Congressional attempts to enact banking and financial services reform in recent years have stumbled over the Community Reinvestment Act. That act originally was meant to deal with “redlining,” the alleged refusal of banks to lend to residents of poorer urban, often racial‐​minority areas. But critics maintain that qualified applicants do not, in fact, suffer unwarranted discrimination and that CRA simply adds to the costs of banking, in the end often harming the very consumers the act was meant to protect.

CRA, enacted in 1977, and its 1975 predecessor, the Home Mortgage Disclosure Act, were initially intended simply to collect data on where banks lend money. However, over the years HMDA and CRA reporting costs have increased. Further, CRA is used to delay or prevent banks’ acquiring or merging with other banks, closing branches, and the like when no illegal acts are involved.

HMDA and CRA have yielded few benefits to consumers. Researchers using the best available data find very little discernible home‐​mortgage lending discrimination based on area, race, sex, or ethnic origin.
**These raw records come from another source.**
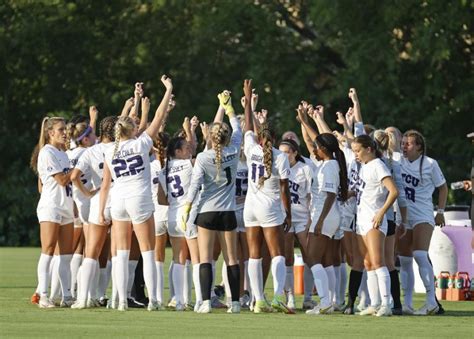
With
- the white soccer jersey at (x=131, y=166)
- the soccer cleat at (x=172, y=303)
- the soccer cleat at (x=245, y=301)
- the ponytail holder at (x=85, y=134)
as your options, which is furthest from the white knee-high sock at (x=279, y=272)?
the ponytail holder at (x=85, y=134)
Furthermore, interstate banking; wider branching; and improved technology, which has engendered nationwide–indeed, global–competition, have meant greater availability of mortgage loans. Today there is no indication that qualified borrowers are turned down.
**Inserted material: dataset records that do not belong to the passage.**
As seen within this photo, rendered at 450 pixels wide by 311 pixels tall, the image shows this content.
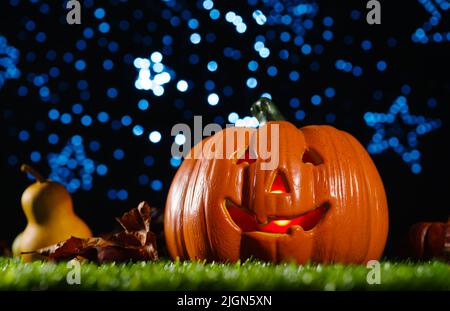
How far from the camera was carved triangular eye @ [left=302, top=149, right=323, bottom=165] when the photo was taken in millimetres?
1419

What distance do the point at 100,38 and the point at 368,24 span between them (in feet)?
3.04

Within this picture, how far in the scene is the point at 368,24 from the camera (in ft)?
6.79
Further, many large banks “cream skim,” that is, make loans to the better credit risks in central cities and to minorities to meet CRA requirements. This practice takes business from smaller, often minority‐​owned banks that have traditionally served those communities and clients.

The Clinton administration wants an even stricter CRA. But more than two decades of its operation suggest that repealing rather than tightening the act would be the economically and socially responsible thing to do.